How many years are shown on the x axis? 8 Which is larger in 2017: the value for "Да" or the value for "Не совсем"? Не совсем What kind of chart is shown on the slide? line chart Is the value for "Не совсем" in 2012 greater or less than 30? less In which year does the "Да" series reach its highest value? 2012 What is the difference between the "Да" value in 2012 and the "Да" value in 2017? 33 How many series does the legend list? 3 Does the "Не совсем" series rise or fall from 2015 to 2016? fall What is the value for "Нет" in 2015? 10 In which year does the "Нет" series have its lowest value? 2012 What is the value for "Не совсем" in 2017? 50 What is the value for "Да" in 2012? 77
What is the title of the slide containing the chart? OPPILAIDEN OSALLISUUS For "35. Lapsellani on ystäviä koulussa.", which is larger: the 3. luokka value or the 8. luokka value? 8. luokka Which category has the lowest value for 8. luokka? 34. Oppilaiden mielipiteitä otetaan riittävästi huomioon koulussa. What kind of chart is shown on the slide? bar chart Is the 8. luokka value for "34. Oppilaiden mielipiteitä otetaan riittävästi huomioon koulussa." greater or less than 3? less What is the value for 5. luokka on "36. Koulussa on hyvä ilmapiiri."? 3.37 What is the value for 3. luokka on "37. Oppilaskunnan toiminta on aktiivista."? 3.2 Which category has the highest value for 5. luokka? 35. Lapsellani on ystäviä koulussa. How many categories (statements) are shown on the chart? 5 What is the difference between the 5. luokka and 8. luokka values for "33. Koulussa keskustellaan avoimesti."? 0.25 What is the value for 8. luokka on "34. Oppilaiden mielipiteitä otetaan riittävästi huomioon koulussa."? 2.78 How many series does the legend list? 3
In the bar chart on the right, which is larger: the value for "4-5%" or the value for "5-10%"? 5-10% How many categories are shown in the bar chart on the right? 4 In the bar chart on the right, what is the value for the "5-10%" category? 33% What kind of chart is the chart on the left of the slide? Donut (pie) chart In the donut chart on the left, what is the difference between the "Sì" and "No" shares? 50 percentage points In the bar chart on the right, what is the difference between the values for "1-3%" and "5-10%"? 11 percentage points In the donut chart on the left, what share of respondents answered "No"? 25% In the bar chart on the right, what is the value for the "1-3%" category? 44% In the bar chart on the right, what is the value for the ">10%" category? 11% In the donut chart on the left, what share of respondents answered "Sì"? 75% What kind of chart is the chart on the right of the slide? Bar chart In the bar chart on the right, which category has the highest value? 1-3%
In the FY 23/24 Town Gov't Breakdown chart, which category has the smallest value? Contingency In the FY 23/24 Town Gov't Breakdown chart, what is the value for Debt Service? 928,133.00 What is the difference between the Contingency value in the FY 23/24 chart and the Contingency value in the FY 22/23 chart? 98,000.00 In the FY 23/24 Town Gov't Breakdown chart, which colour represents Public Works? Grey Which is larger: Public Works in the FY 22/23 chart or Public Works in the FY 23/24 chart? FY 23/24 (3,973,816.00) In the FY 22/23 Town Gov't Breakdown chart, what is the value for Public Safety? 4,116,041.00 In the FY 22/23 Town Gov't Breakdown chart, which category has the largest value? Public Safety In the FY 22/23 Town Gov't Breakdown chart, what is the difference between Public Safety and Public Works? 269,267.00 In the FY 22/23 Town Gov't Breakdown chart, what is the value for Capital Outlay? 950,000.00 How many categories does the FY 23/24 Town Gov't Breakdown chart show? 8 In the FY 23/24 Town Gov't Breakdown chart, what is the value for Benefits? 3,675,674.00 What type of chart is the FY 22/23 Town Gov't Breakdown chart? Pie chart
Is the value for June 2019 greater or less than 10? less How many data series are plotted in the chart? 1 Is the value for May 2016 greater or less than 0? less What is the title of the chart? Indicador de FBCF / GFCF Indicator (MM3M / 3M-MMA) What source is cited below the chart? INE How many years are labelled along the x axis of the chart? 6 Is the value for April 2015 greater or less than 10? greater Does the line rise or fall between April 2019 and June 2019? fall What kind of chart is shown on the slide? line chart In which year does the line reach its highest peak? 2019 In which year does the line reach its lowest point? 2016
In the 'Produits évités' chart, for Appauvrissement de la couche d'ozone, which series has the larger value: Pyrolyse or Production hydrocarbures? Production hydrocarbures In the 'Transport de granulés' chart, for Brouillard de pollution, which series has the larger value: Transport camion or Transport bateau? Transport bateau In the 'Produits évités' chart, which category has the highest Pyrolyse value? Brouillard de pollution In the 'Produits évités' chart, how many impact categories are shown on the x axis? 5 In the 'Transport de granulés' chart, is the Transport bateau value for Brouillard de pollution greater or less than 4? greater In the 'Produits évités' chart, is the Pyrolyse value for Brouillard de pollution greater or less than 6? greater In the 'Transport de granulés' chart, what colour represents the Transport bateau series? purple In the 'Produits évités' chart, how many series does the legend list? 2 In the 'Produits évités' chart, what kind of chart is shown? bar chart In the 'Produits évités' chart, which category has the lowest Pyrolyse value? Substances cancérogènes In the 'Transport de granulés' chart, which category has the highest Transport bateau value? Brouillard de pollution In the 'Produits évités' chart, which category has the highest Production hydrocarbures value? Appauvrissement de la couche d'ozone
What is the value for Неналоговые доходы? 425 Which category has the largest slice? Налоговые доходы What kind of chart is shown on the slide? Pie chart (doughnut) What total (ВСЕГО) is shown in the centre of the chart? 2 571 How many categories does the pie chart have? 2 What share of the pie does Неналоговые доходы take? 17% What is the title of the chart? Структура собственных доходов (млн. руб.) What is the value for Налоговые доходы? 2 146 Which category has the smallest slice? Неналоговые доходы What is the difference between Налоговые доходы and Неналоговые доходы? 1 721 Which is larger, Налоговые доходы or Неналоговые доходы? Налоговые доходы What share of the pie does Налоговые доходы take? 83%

Your goal
Please identify each of the entries above that contains the word "smallest" and copy every such line in full.

Answer to this exercise
In the FY 23/24 Town Gov't Breakdown chart, which category has the smallest value? Contingency In the FY 23/24 Town Gov't Breakdown chart, what is the value for Debt Service? 928,133.00 What is the difference between the Contingency value in the FY 23/24 chart and the Contingency value in the FY 22/23 chart? 98,000.00 In the FY 23/24 Town Gov't Breakdown chart, which colour represents Public Works? Grey Which is larger: Public Works in the FY 22/23 chart or Public Works in the FY 23/24 chart? FY 23/24 (3,973,816.00) In the FY 22/23 Town Gov't Breakdown chart, what is the value for Public Safety? 4,116,041.00 In the FY 22/23 Town Gov't Breakdown chart, which category has the largest value? Public Safety In the FY 22/23 Town Gov't Breakdown chart, what is the difference between Public Safety and Public Works? 269,267.00 In the FY 22/23 Town Gov't Breakdown chart, what is the value for Capital Outlay? 950,000.00 How many categories does the FY 23/24 Town Gov't Breakdown chart show? 8 In the FY 23/24 Town Gov't Breakdown chart, what is the value for Benefits? 3,675,674.00 What type of chart is the FY 22/23 Town Gov't Breakdown chart? Pie chart
What is the value for Неналоговые доходы? 425 Which category has the largest slice? Налоговые доходы What kind of chart is shown on the slide? Pie chart (doughnut) What total (ВСЕГО) is shown in the centre of the chart? 2 571 How many categories does the pie chart have? 2 What share of the pie does Неналоговые доходы take? 17% What is the title of the chart? Структура собственных доходов (млн. руб.) What is the value for Налоговые доходы? 2 146 Which category has the smallest slice? Неналоговые доходы What is the difference between Налоговые доходы and Неналоговые доходы? 1 721 Which is larger, Налоговые доходы or Неналоговые доходы? Налоговые доходы What share of the pie does Налоговые доходы take? 83%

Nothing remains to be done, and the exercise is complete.